PESCARA. È iniziata la settimana decisiva per capire quale sarà il progetto sportivo per la prossima stagione del Pescara. Ci saranno i presupposti per quello che è stato definito il “piano A” ambizioso oppure si opterà per il “piano B” con una squadra ancora più giovane? Lunedì scade la deadline del 10 giugno e il Pescara in quella data scoprirà le carte, ma il contatto avuto la scorsa settimana con il tecnico Attilio Tesser fa sempre propendere per l’idea di voler costruire una squadra ambiziosa.
La prima scelta. Il ds Delli Carri ha illustrato il progetto e Tesser, sotto contratto con la Triestina fino al 2025, ha esposto le sue idee. La sensazione è che si vada verso la stretta di mano. Con la Triestina nessun problema per trovare un accordo, resterebbe da stabilire il lato economico sul secondo anno (Tesser firmerà un biennale) che sarà completamente a carico del Pescara. In estrema sintesi Tesser attende solo la chiamata definitiva del Pescara per scendere in Abruzzo e iniziare un nuovo ciclo. Quando arriverà la chiamata? Appena il presidente Daniele Sebastiani avrà una bozza di accordo ufficiale con potenziali investitori, ma di sicuro se è già stato avviato il contatto qualcosa di concreto c’è. Con un budget su base biennale importante e garantito il Pescara si affiderà ad Attilio Tesser. E con il tecnico veneto sarà il 4-3-1-2 il modulo utilizzato con almeno 5/6 nuovi giocatori esperti che arriveranno ad integrare l’organico. Uno potrebbe essere il difensore Ivan Marconi, classe ’89 e già protagonista con Tesser nella Cremonese che nel 2017 ha vinto la C. Marconi è svincolato e negli ultimi anni ha vestito la maglia del Palermo firmando anche la promozione in B con Baldini in panchina.
Le alternative. Nel caso non si dovesse trovare l’accordo con Tesser crescono le quotazioni di Massimo Brambilla. L’allenatore che ha guidato la Juventus NG piace tanto ai dirigenti del Pescara e secondo alcune indiscrezioni ci sarebbe già stato un incontro. La pista Brambilla va tenuta sotto osservazione e potrebbe aprire canali importanti con la società bianconera. Gli altri nomi sulla lista del ds Daniele Delli Carri per l’attuazione del “piano A” sono Fabio Caserta ex Cosenza e Aimo Diana ex Reggiana. Con Caserta Sebastiani aveva già parlato tempo fa e per altre situazioni: tra i due c’è stima ed è un profilo seguito con attenzione.
Il “piano B”. E se quelle che sono le speranze di costruire un budget importante in questa settimana non dovessero concretizzarsi? E’ un’ipotesi che va comunque tenuta in considerazione anche se la telefonata tra Delli Carri e Tesser è garanzia che c’è qualcosa di molto concreto che presto verrà ufficializzato. Nella mente del patron Daniele Sebastiani in caso di “piano B” c’è sempre Ledian Memushaj in pole position.

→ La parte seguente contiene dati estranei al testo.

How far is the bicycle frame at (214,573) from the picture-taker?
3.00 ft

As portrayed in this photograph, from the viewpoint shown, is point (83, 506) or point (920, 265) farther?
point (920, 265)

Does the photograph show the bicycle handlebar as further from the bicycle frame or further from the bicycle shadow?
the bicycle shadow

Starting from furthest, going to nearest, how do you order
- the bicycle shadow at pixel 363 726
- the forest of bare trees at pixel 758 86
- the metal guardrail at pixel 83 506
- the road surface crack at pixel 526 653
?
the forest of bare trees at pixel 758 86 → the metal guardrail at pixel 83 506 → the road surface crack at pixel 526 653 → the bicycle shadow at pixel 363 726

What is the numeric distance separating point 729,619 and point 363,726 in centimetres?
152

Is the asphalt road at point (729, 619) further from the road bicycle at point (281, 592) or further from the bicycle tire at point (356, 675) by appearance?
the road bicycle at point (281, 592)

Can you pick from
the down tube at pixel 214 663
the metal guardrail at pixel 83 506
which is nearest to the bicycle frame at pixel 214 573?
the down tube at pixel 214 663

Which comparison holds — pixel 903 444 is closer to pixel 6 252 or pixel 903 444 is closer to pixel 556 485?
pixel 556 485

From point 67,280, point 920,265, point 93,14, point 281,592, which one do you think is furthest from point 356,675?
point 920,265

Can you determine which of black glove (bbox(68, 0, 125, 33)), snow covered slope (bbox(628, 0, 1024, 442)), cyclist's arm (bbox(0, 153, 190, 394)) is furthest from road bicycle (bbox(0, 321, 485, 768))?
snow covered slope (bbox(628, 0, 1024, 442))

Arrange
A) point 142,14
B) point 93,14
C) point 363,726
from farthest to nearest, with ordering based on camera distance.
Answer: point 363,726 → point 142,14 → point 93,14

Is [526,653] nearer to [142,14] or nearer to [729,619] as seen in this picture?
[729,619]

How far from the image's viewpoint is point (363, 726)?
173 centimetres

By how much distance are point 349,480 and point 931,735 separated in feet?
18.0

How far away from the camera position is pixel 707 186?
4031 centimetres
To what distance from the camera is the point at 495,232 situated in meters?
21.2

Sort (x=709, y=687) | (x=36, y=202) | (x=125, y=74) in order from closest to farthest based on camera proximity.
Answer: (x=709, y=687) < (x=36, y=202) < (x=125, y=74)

Il volto nuovo in società. Quale sarà il ruolo dell’ex presidente del Teramo Luciano Campitelli? Si sono rincorse tante voci. Da vice presidente a responsabile commerciale. Alcune voci volevano proprio Campitelli come uomo fondamentale per cucire i rapporti con alcuni imprenditori per garantire sponsorizzazioni, ma ieri è rimbalzata la voce di un clamoroso dietro front. Campitelli ci ha ripensato? Si attendono comunicati ufficiali.

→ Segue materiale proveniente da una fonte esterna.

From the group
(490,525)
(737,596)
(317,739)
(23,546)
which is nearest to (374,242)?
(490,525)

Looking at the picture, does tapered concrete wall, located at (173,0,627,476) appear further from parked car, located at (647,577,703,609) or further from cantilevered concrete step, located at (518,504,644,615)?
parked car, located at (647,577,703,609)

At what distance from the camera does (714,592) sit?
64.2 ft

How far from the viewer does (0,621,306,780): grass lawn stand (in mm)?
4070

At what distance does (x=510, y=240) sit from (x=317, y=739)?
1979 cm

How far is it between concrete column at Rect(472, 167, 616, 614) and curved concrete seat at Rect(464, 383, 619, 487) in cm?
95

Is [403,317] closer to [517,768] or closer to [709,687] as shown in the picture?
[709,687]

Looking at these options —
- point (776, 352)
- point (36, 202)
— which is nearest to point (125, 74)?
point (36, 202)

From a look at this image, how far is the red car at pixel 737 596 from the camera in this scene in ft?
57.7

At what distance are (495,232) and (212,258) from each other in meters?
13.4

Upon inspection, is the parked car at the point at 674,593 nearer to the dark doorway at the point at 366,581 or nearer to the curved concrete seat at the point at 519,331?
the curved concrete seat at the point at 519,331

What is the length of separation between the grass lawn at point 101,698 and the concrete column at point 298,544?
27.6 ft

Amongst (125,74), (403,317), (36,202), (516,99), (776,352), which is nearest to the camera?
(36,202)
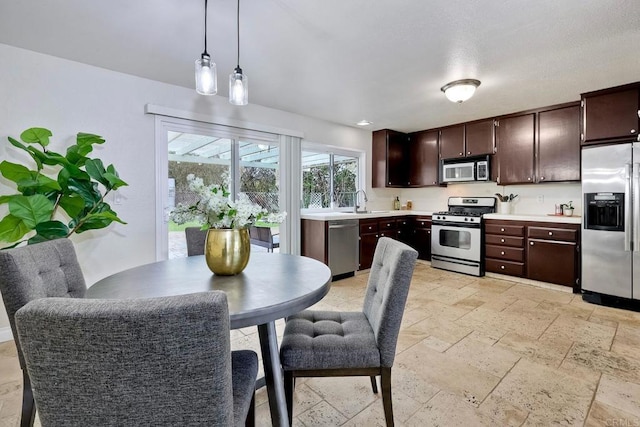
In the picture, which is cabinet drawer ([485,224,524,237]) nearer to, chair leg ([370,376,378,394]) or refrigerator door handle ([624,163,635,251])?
refrigerator door handle ([624,163,635,251])

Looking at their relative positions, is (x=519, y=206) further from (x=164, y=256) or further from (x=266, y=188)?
(x=164, y=256)

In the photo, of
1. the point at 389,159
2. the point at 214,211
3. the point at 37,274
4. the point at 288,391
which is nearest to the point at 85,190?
the point at 37,274

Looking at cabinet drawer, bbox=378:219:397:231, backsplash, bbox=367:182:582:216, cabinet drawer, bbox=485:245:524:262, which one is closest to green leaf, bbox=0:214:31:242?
cabinet drawer, bbox=378:219:397:231

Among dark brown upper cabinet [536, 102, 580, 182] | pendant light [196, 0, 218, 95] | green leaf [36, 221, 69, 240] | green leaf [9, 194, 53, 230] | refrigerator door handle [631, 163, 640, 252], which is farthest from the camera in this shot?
dark brown upper cabinet [536, 102, 580, 182]

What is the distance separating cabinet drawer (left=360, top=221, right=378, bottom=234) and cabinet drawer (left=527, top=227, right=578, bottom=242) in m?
2.03

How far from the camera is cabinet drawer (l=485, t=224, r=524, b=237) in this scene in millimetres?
4137

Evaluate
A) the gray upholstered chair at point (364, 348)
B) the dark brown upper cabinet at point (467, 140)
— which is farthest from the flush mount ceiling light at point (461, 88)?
the gray upholstered chair at point (364, 348)

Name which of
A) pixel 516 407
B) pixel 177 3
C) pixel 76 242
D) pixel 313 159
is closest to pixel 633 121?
pixel 516 407

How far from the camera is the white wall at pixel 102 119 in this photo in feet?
8.21

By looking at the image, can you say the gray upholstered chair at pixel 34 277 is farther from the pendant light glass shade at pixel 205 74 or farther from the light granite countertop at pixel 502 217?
the light granite countertop at pixel 502 217

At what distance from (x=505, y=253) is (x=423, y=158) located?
2090 millimetres

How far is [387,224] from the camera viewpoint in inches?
197

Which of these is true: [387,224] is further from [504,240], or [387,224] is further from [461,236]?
[504,240]

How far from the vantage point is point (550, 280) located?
3893 millimetres
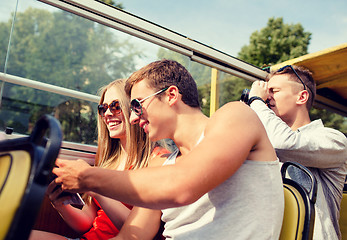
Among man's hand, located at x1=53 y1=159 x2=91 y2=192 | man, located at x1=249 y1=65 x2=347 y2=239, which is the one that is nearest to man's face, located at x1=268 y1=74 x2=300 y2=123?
man, located at x1=249 y1=65 x2=347 y2=239

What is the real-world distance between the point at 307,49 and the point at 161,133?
1751 cm

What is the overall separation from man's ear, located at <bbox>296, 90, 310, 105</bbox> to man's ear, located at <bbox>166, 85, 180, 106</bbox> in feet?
4.03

Il mercato. Intanto arrivano offerte importanti per il difensore Mesik, il terzino Milani e l’attaccante Merola. I tre non giocheranno a Pescara il prossimo anno. Stesso destino per il portiere Plizzari e la mezzala Tunjov, mentre la società continua a lavorare sul possibile ritorno dell’estremo difensore Vincenzo Fiorillo. Vannucchi del Taranto prima alternativa mentre piace tanto Ivan Saio (classe 2002) portiere ex Brindisi ma di proprietà della Sampdoria.